Companies increasingly offer stock options to employees as both a perk and additional compensation. Executives and other members of a company’s management frequently receive large benefit packages with plenty of stock options. Paying company executives with stock options has many advantages for the company, but overuse can lead to problems for the company, the shareholders and the executives.

Aligning Interests

Stock options align management’s interests with those of the shareholders by making management owners as well. By paying executives in stock options, executives receive a direct and personal financial incentive to better the company’s performance. Executives also have a disincentive to mess up, because if share prices prices drop as a result of bad performance, executives lose lucrative options. Aside from their salary, bonus and other benefits, executives can cash in hundreds of thousands of dollars or more if their hard work results in higher share prices.

Cheap & Easy

Stock options are a cheap way to give executives lucrative benefits. When the company issues stock options, they must expense it as compensation. However, while that expense shows up as a cost in a profit report, the option requires considerably little cash on the company’s part. This makes stock options particularly attractive to companies that want to invest as much of their cash as possible into capital improvements, acquisitions and other things that grow the company.

Dilution

The main disadvantage of stock options is that they dilute the profit per share of existing shares and the ownership of outside shareholders. Dilution frustrates existing shareholders and drives down the price of individual shares. Companies must choose between dilution and buying back shares at market price to resell to employees at a loss.

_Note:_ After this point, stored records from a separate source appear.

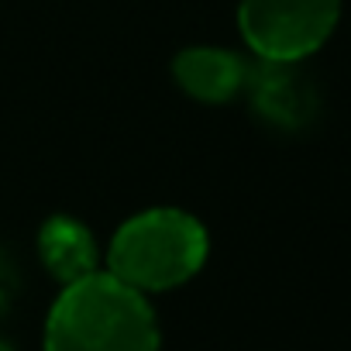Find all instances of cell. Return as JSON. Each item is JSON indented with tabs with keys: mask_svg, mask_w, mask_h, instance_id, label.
Instances as JSON below:
<instances>
[{
	"mask_svg": "<svg viewBox=\"0 0 351 351\" xmlns=\"http://www.w3.org/2000/svg\"><path fill=\"white\" fill-rule=\"evenodd\" d=\"M341 18V0H241L238 25L248 49L265 62L313 56Z\"/></svg>",
	"mask_w": 351,
	"mask_h": 351,
	"instance_id": "cell-3",
	"label": "cell"
},
{
	"mask_svg": "<svg viewBox=\"0 0 351 351\" xmlns=\"http://www.w3.org/2000/svg\"><path fill=\"white\" fill-rule=\"evenodd\" d=\"M207 231L197 217L158 207L131 217L110 245V276L134 289H172L200 272Z\"/></svg>",
	"mask_w": 351,
	"mask_h": 351,
	"instance_id": "cell-2",
	"label": "cell"
},
{
	"mask_svg": "<svg viewBox=\"0 0 351 351\" xmlns=\"http://www.w3.org/2000/svg\"><path fill=\"white\" fill-rule=\"evenodd\" d=\"M42 258L62 282L97 272V245L90 231L69 217H56L42 228Z\"/></svg>",
	"mask_w": 351,
	"mask_h": 351,
	"instance_id": "cell-6",
	"label": "cell"
},
{
	"mask_svg": "<svg viewBox=\"0 0 351 351\" xmlns=\"http://www.w3.org/2000/svg\"><path fill=\"white\" fill-rule=\"evenodd\" d=\"M45 351H158V324L141 289L110 272L66 282L45 327Z\"/></svg>",
	"mask_w": 351,
	"mask_h": 351,
	"instance_id": "cell-1",
	"label": "cell"
},
{
	"mask_svg": "<svg viewBox=\"0 0 351 351\" xmlns=\"http://www.w3.org/2000/svg\"><path fill=\"white\" fill-rule=\"evenodd\" d=\"M0 351H11V348H8V344H4V341H0Z\"/></svg>",
	"mask_w": 351,
	"mask_h": 351,
	"instance_id": "cell-8",
	"label": "cell"
},
{
	"mask_svg": "<svg viewBox=\"0 0 351 351\" xmlns=\"http://www.w3.org/2000/svg\"><path fill=\"white\" fill-rule=\"evenodd\" d=\"M11 296H14V269L8 265V258H4V255H0V313L8 310Z\"/></svg>",
	"mask_w": 351,
	"mask_h": 351,
	"instance_id": "cell-7",
	"label": "cell"
},
{
	"mask_svg": "<svg viewBox=\"0 0 351 351\" xmlns=\"http://www.w3.org/2000/svg\"><path fill=\"white\" fill-rule=\"evenodd\" d=\"M252 97L262 117L279 128H303L317 114V90L296 62H265L252 76Z\"/></svg>",
	"mask_w": 351,
	"mask_h": 351,
	"instance_id": "cell-4",
	"label": "cell"
},
{
	"mask_svg": "<svg viewBox=\"0 0 351 351\" xmlns=\"http://www.w3.org/2000/svg\"><path fill=\"white\" fill-rule=\"evenodd\" d=\"M176 80L197 100L224 104L248 83V66L221 49H186L176 59Z\"/></svg>",
	"mask_w": 351,
	"mask_h": 351,
	"instance_id": "cell-5",
	"label": "cell"
}]
</instances>
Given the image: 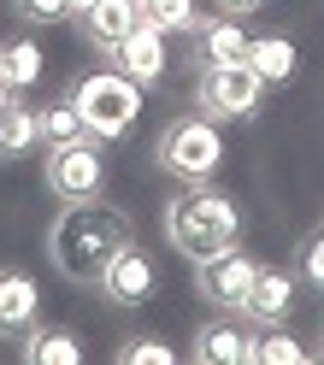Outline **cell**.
Instances as JSON below:
<instances>
[{
	"mask_svg": "<svg viewBox=\"0 0 324 365\" xmlns=\"http://www.w3.org/2000/svg\"><path fill=\"white\" fill-rule=\"evenodd\" d=\"M166 242L189 265L242 247V212H236V200L218 195V189H206V182H183V195L166 200Z\"/></svg>",
	"mask_w": 324,
	"mask_h": 365,
	"instance_id": "2",
	"label": "cell"
},
{
	"mask_svg": "<svg viewBox=\"0 0 324 365\" xmlns=\"http://www.w3.org/2000/svg\"><path fill=\"white\" fill-rule=\"evenodd\" d=\"M41 324V289L30 271H0V336H12V341H24L30 330Z\"/></svg>",
	"mask_w": 324,
	"mask_h": 365,
	"instance_id": "11",
	"label": "cell"
},
{
	"mask_svg": "<svg viewBox=\"0 0 324 365\" xmlns=\"http://www.w3.org/2000/svg\"><path fill=\"white\" fill-rule=\"evenodd\" d=\"M12 12L24 24H54V18H71V0H12Z\"/></svg>",
	"mask_w": 324,
	"mask_h": 365,
	"instance_id": "24",
	"label": "cell"
},
{
	"mask_svg": "<svg viewBox=\"0 0 324 365\" xmlns=\"http://www.w3.org/2000/svg\"><path fill=\"white\" fill-rule=\"evenodd\" d=\"M142 18L166 36H189V24L201 12H195V0H142Z\"/></svg>",
	"mask_w": 324,
	"mask_h": 365,
	"instance_id": "21",
	"label": "cell"
},
{
	"mask_svg": "<svg viewBox=\"0 0 324 365\" xmlns=\"http://www.w3.org/2000/svg\"><path fill=\"white\" fill-rule=\"evenodd\" d=\"M260 101H265V77L253 71L248 59H236V65H206L201 83H195V106L206 112V118H218V124L253 118Z\"/></svg>",
	"mask_w": 324,
	"mask_h": 365,
	"instance_id": "5",
	"label": "cell"
},
{
	"mask_svg": "<svg viewBox=\"0 0 324 365\" xmlns=\"http://www.w3.org/2000/svg\"><path fill=\"white\" fill-rule=\"evenodd\" d=\"M265 0H218V12H236V18H248V12H260Z\"/></svg>",
	"mask_w": 324,
	"mask_h": 365,
	"instance_id": "25",
	"label": "cell"
},
{
	"mask_svg": "<svg viewBox=\"0 0 324 365\" xmlns=\"http://www.w3.org/2000/svg\"><path fill=\"white\" fill-rule=\"evenodd\" d=\"M253 277H260V259L242 254V247H230V254H213V259H201V265H195L201 294H206L218 312H236V318H242V307H248Z\"/></svg>",
	"mask_w": 324,
	"mask_h": 365,
	"instance_id": "7",
	"label": "cell"
},
{
	"mask_svg": "<svg viewBox=\"0 0 324 365\" xmlns=\"http://www.w3.org/2000/svg\"><path fill=\"white\" fill-rule=\"evenodd\" d=\"M83 135H88V124H83V112H77L71 95L41 106V148H65V142H83Z\"/></svg>",
	"mask_w": 324,
	"mask_h": 365,
	"instance_id": "18",
	"label": "cell"
},
{
	"mask_svg": "<svg viewBox=\"0 0 324 365\" xmlns=\"http://www.w3.org/2000/svg\"><path fill=\"white\" fill-rule=\"evenodd\" d=\"M153 159L159 171L177 177V182H206L218 165H224V135H218V118L206 112H189V118H171L153 142Z\"/></svg>",
	"mask_w": 324,
	"mask_h": 365,
	"instance_id": "3",
	"label": "cell"
},
{
	"mask_svg": "<svg viewBox=\"0 0 324 365\" xmlns=\"http://www.w3.org/2000/svg\"><path fill=\"white\" fill-rule=\"evenodd\" d=\"M71 101L83 112V124L95 142H118V135L142 118V83H130L124 71H95L71 88Z\"/></svg>",
	"mask_w": 324,
	"mask_h": 365,
	"instance_id": "4",
	"label": "cell"
},
{
	"mask_svg": "<svg viewBox=\"0 0 324 365\" xmlns=\"http://www.w3.org/2000/svg\"><path fill=\"white\" fill-rule=\"evenodd\" d=\"M248 65L265 77V88H283L300 71V48H295L289 36H253L248 41Z\"/></svg>",
	"mask_w": 324,
	"mask_h": 365,
	"instance_id": "15",
	"label": "cell"
},
{
	"mask_svg": "<svg viewBox=\"0 0 324 365\" xmlns=\"http://www.w3.org/2000/svg\"><path fill=\"white\" fill-rule=\"evenodd\" d=\"M195 365H253V336L236 324V312L230 318H213V324L195 330Z\"/></svg>",
	"mask_w": 324,
	"mask_h": 365,
	"instance_id": "14",
	"label": "cell"
},
{
	"mask_svg": "<svg viewBox=\"0 0 324 365\" xmlns=\"http://www.w3.org/2000/svg\"><path fill=\"white\" fill-rule=\"evenodd\" d=\"M295 271H300V283H313V289L324 294V230H313L307 242H300V259H295Z\"/></svg>",
	"mask_w": 324,
	"mask_h": 365,
	"instance_id": "23",
	"label": "cell"
},
{
	"mask_svg": "<svg viewBox=\"0 0 324 365\" xmlns=\"http://www.w3.org/2000/svg\"><path fill=\"white\" fill-rule=\"evenodd\" d=\"M101 294H106V301L112 307H142V301H153V289H159V271H153V259L142 254V247H136V242H124L118 247V259H112L106 271H101V283H95Z\"/></svg>",
	"mask_w": 324,
	"mask_h": 365,
	"instance_id": "9",
	"label": "cell"
},
{
	"mask_svg": "<svg viewBox=\"0 0 324 365\" xmlns=\"http://www.w3.org/2000/svg\"><path fill=\"white\" fill-rule=\"evenodd\" d=\"M41 142V112H30L24 101L0 106V159H24Z\"/></svg>",
	"mask_w": 324,
	"mask_h": 365,
	"instance_id": "17",
	"label": "cell"
},
{
	"mask_svg": "<svg viewBox=\"0 0 324 365\" xmlns=\"http://www.w3.org/2000/svg\"><path fill=\"white\" fill-rule=\"evenodd\" d=\"M106 59H112V71H124L130 83H142V88H153L159 77L171 71V53H166V30H153L148 18H142V24H136V30H130V36H124V41H118V48H112Z\"/></svg>",
	"mask_w": 324,
	"mask_h": 365,
	"instance_id": "10",
	"label": "cell"
},
{
	"mask_svg": "<svg viewBox=\"0 0 324 365\" xmlns=\"http://www.w3.org/2000/svg\"><path fill=\"white\" fill-rule=\"evenodd\" d=\"M0 77H6L12 88H30V83H41V48H36L30 36L0 41Z\"/></svg>",
	"mask_w": 324,
	"mask_h": 365,
	"instance_id": "19",
	"label": "cell"
},
{
	"mask_svg": "<svg viewBox=\"0 0 324 365\" xmlns=\"http://www.w3.org/2000/svg\"><path fill=\"white\" fill-rule=\"evenodd\" d=\"M12 101H18V88H12L6 77H0V106H12Z\"/></svg>",
	"mask_w": 324,
	"mask_h": 365,
	"instance_id": "26",
	"label": "cell"
},
{
	"mask_svg": "<svg viewBox=\"0 0 324 365\" xmlns=\"http://www.w3.org/2000/svg\"><path fill=\"white\" fill-rule=\"evenodd\" d=\"M41 182H48V195H54V200H95V195L106 189V159H101V142H95V135H83V142L48 148Z\"/></svg>",
	"mask_w": 324,
	"mask_h": 365,
	"instance_id": "6",
	"label": "cell"
},
{
	"mask_svg": "<svg viewBox=\"0 0 324 365\" xmlns=\"http://www.w3.org/2000/svg\"><path fill=\"white\" fill-rule=\"evenodd\" d=\"M253 365H307V348L289 330L260 324V336H253Z\"/></svg>",
	"mask_w": 324,
	"mask_h": 365,
	"instance_id": "20",
	"label": "cell"
},
{
	"mask_svg": "<svg viewBox=\"0 0 324 365\" xmlns=\"http://www.w3.org/2000/svg\"><path fill=\"white\" fill-rule=\"evenodd\" d=\"M83 6H88V0H71V18H77V12H83Z\"/></svg>",
	"mask_w": 324,
	"mask_h": 365,
	"instance_id": "27",
	"label": "cell"
},
{
	"mask_svg": "<svg viewBox=\"0 0 324 365\" xmlns=\"http://www.w3.org/2000/svg\"><path fill=\"white\" fill-rule=\"evenodd\" d=\"M118 365H177L171 341H153V336H130L118 348Z\"/></svg>",
	"mask_w": 324,
	"mask_h": 365,
	"instance_id": "22",
	"label": "cell"
},
{
	"mask_svg": "<svg viewBox=\"0 0 324 365\" xmlns=\"http://www.w3.org/2000/svg\"><path fill=\"white\" fill-rule=\"evenodd\" d=\"M24 365H83V341L71 330H54V324H36L24 336Z\"/></svg>",
	"mask_w": 324,
	"mask_h": 365,
	"instance_id": "16",
	"label": "cell"
},
{
	"mask_svg": "<svg viewBox=\"0 0 324 365\" xmlns=\"http://www.w3.org/2000/svg\"><path fill=\"white\" fill-rule=\"evenodd\" d=\"M295 289H300L295 271H283V265H260V277H253V289H248L242 318H248V324H283L289 307H295Z\"/></svg>",
	"mask_w": 324,
	"mask_h": 365,
	"instance_id": "13",
	"label": "cell"
},
{
	"mask_svg": "<svg viewBox=\"0 0 324 365\" xmlns=\"http://www.w3.org/2000/svg\"><path fill=\"white\" fill-rule=\"evenodd\" d=\"M136 24H142V0H88L77 12V30L88 36V48H101V53H112Z\"/></svg>",
	"mask_w": 324,
	"mask_h": 365,
	"instance_id": "12",
	"label": "cell"
},
{
	"mask_svg": "<svg viewBox=\"0 0 324 365\" xmlns=\"http://www.w3.org/2000/svg\"><path fill=\"white\" fill-rule=\"evenodd\" d=\"M248 30H242V18L236 12H213V18H195L189 24V59H195V71H206V65H236L248 59Z\"/></svg>",
	"mask_w": 324,
	"mask_h": 365,
	"instance_id": "8",
	"label": "cell"
},
{
	"mask_svg": "<svg viewBox=\"0 0 324 365\" xmlns=\"http://www.w3.org/2000/svg\"><path fill=\"white\" fill-rule=\"evenodd\" d=\"M124 242H130V218L101 195L95 200H65V212L48 224V259L71 283H101V271L118 259Z\"/></svg>",
	"mask_w": 324,
	"mask_h": 365,
	"instance_id": "1",
	"label": "cell"
}]
</instances>
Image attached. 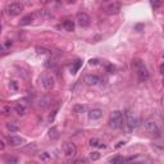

The stock market information website Trading Stocks Guide points out that the latter takes money straight out of profits and dividends and instead subsidizes employees, a practice that also frustrates shareholders.

Excessive Risks

In 2007 the New York Times reported on several studies that tracked executive stock options and risk-taking. The studies found that executives receiving a large portion of their compensation in stock options take more extravagant risks, the majority of which go badly. Executives do not lose money when projects fare poorly because an option is not worth anything until used. However, when projects go well, executives cash in on their options and reap the benefits. The studies proposed balancing options with other forms of compensation and finding new ways to build penalties for irresponsible risks into the system.